- [Task instructions] Copy all the lines below without altering anything.

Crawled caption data
===
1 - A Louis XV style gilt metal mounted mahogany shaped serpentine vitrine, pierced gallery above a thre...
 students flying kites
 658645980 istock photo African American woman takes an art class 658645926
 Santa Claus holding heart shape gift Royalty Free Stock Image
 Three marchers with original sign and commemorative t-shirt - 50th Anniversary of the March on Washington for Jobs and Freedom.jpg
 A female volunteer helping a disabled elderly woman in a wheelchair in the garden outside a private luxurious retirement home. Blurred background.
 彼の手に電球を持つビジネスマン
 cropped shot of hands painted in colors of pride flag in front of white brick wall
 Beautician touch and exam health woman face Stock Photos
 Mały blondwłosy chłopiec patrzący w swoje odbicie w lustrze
===
- [Answer to the problem]
1 - A Louis XV style gilt metal mounted mahogany shaped serpentine vitrine, pierced gallery above a thre...
 students flying kites
 658645980 istock photo African American woman takes an art class 658645926
 Santa Claus holding heart shape gift Royalty Free Stock Image
 Three marchers with original sign and commemorative t-shirt - 50th Anniversary of the March on Washington for Jobs and Freedom.jpg
 A female volunteer helping a disabled elderly woman in a wheelchair in the garden outside a private luxurious retirement home. Blurred background.
 彼の手に電球を持つビジネスマン
 cropped shot of hands painted in colors of pride flag in front of white brick wall
 Beautician touch and exam health woman face Stock Photos
 Mały blondwłosy chłopiec patrzący w swoje odbicie w lustrze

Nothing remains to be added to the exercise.